A review by frickative
Depths by Laurie Thompson, Henning Mankell

4.0

In an effort to introduce some variety into my reading material (Stephen King and crime fiction are fine - reading nothing but Stephen King and crime fiction is not so fine) I recently joined a book group through my local library. Depths is the first book I read for it, and for the first 50 pages or so, I was almost regretting joining. Almost. It's a weird book, that's for sure. It's stark, it's bleak, it's excessively detailed, and in places it's so minimalist that entire chapters are a single sentence long.

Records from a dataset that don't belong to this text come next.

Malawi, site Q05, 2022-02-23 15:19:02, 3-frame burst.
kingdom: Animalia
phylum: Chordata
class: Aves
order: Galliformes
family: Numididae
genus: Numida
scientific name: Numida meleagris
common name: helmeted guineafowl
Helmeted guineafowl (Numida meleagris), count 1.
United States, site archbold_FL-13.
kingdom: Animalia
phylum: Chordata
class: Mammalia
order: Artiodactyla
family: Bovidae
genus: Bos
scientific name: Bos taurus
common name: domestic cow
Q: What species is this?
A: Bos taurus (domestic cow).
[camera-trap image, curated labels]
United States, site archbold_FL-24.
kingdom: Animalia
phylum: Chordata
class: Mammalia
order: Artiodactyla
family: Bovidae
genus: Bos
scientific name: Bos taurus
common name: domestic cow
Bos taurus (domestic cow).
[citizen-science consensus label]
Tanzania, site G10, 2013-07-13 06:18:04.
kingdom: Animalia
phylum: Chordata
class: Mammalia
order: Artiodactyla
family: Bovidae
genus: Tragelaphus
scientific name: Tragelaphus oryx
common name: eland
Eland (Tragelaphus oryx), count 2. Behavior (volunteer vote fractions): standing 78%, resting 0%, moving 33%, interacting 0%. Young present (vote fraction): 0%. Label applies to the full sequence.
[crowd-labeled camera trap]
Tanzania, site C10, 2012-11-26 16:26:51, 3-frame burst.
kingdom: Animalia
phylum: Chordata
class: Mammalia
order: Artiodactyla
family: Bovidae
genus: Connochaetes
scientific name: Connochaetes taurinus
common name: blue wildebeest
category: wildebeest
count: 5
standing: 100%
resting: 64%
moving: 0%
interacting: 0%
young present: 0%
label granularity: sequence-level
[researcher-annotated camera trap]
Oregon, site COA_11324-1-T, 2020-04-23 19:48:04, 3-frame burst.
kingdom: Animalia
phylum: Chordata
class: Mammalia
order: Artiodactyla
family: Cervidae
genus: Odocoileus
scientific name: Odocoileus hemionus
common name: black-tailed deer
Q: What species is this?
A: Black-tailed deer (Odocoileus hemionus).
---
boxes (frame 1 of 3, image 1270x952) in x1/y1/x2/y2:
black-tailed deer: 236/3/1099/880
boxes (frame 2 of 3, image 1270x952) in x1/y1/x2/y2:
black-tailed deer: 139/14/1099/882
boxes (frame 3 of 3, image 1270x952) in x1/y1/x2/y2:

While the prologue is fantastically gripping, what follows it really wasn't, for me, until I settled into the style. The main character is obsessed with measurements, so there's a lot of intricate detail, plus an underlying tone of total despair. Yet by the final third of the book, I stopped having to force myself to read a set number of pages per day, and began racing through it of my own volition. It's a tough one to explain - the protagonist is a reprehensible excuse for a human being, there's no one and nothing to root for here, and yet it became highly compelling nonetheless.
It didn't help that around the mid-way point, I read a bizarre Guardian review that said the main character is a serial killer. He isn't. I spent the rest of the book waiting for this to be revealed. It wasn't.


All in all, I'd definitely be interested in checking out more of Mankell's work (I really must try some Wallander, resolution to read less crime fiction be damned) because there was some really beautiful prose here.